## Begin Extract provided
Ital (eye'-tal): of or from the earth; vital; life giving; natural.

Saturday, May 28, 2011

The Ants Go Marching

When I was young and the weather began to get warm, my dad began his summer mantra:

Any kind of kid activity could potentially bring on the dreaded ants but dripping popsicles and ice cream cones were by far the worst offenders. We ate them outside...preferably in the grass. If any drips occurred on the concrete driveway or sidewalk they could be an invitation to a big ole ant party that could potentially find its way into the house. So the concrete would have to be washed down with the garden hose STAT. We were never told what would happen if the ants came...just that they would come. But the warning was enough for me. In fact it has followed me into adulthood and I frantically wipe down any sticky mess ASAP while exclaiming, "IT WILL BRING ANTS!"

Well, now I live in the tropics and ants are inescapable. We puny humans are on their turf. They are everywhere and they come in all varieties from giant red fire ants to standard black biters to the tiniest, busiest little ant ever.

I admit that I am fascinated with ants. I love to watch them...when they are outside. But like I said, they are everywhere here and I've been trying to be zen about them...I really am...but it's hard to shake the "IT WILL BRING ANTS!" mantra...AND I've finally learned what will happen if the ants come...they will build a nest in your CD boxes and invite all their next of kin to come over and rock out to the Wailers...

Breaking up such a raucous ant party is not much fun. On the one hand, I'm grateful that they were the tiny busy ones because they don't bite and they are actually pretty cool to watch. On the other hand, the tiny busy ones are super ambitious (not to mention industrious)...and just when you think you have them conquered they are right back to being busy...

I want to try this ant bait recipe to see if that will keep them at bay. However, borax (the essential ingredient) is elusive in these parts. Any one else have a tried and true method for keeping ants outside?

Friday, May 27, 2011

Eating Local

We joined a CSA and are supporting an organic farm in the parish of St. Thomas! Organic Farming and Community Supported Agriculture are new concepts to Jamaica. Believe it or not, people need to be told to buy local produce! Even more astonishing is that the grocery stores will actually import the very same produce that can easily be grown here! (Watch the feature length documentary Life and Debt which although not entirely focused on global food distribution explains very well the plight of a small developing nation at the mercy of global policy makers such as the U.S. and beholden to the strangling grip of the I.M.F. and the World Bank.)
## End Extract provided
## Begin Given entries
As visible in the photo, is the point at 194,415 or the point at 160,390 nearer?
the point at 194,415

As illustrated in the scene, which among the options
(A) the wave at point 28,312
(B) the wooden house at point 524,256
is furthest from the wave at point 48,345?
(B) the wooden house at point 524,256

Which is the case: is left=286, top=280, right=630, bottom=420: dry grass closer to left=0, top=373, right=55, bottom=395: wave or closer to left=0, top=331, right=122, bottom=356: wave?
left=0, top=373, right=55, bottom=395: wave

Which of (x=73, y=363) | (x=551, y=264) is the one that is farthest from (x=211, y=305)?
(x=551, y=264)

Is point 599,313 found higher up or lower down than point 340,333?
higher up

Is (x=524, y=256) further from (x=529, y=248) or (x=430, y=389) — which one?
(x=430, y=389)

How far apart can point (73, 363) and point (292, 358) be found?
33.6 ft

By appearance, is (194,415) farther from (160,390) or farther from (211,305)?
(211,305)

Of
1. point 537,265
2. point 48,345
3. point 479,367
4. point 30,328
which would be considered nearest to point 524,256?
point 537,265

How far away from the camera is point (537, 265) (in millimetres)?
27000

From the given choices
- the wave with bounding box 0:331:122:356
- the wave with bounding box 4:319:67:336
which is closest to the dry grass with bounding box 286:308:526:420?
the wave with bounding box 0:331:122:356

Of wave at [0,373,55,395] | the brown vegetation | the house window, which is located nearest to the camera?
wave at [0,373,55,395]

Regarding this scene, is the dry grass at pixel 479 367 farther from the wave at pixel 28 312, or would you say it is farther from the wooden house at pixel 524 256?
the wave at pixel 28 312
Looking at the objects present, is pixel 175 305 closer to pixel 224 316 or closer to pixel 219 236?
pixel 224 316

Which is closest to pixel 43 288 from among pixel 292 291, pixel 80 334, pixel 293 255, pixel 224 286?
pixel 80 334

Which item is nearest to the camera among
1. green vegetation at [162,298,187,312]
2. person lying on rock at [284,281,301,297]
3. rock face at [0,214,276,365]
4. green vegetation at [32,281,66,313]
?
## End Given entries
▶ _What you need to do_:
[1] In the blog excerpt, which parish is the organic farm supported through the CSA located in?
[2] Return the blog excerpt from "Breaking up such" up to and including "to being busy...".
This listing was taken from a separate source.

▶ _Responses in order_:
[1] St. Thomas

[2]
Breaking up such a raucous ant party is not much fun. On the one hand, I'm grateful that they were the tiny busy ones because they don't bite and they are actually pretty cool to watch. On the other hand, the tiny busy ones are super ambitious (not to mention industrious)...and just when you think you have them conquered they are right back to being busy...